南場 智子(経団連副会長/ディー・エヌ・エー会長)
イノベーションを担うスタートアップが継続的に生み出されるエコシステムを作る必要がある。そのためには、まず人材の流動化、多様化が必要だ。例えばスタートアップに失敗した人も採用するなど、新卒一括採用ではなく中途採用の比率を高めていくこと。また、企業の組織やスタートアップ・チームでは、日本人だけに偏らないダイバーシティを確保すること。資金調達については、専門領域の評価能力が高い海外のベンチャーキャピタルと大企業の資金を活用すればよい。スタートアップへの投資判断は、経営トップが決めず、マーケットメカニズムでの審判を仰ぐべきだ。5年後には、シリコンバレーではなく、日本の都市にスタートアップの中心地を作りたい。
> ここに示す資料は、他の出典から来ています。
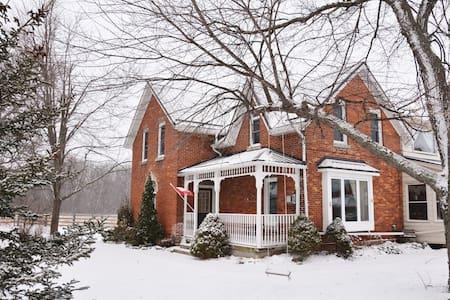 Niagara Century Farmhouse - Ház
畑中 好彦(経団連審議員会副議長、イノベーション委員長/アステラス製薬会長)
製薬・ヘルスケアの世界では、ボストン、サウスサンフランシスコ、英国のケンブリッジが世界的なクラスターで、優れた技術が生まれている。これに参加しないと、グローバル競争の中では勝てない。当社は、シードのスカウティング、戦略的投資、研究パートナリングなどの活動を通して多彩な顔を持ちながら、イノベーションの生まれる場所は気にせず、世界中からシードを探して研究や投資に関わっている。製薬・ヘルスケアは失敗のリスクが高いが、未来の社会価値創造を目指して、異業種を含むパートナーとチャレンジしている。新たに生まれる領域に対して、十分なリスクを取って、前向きに取り組んでいきたい。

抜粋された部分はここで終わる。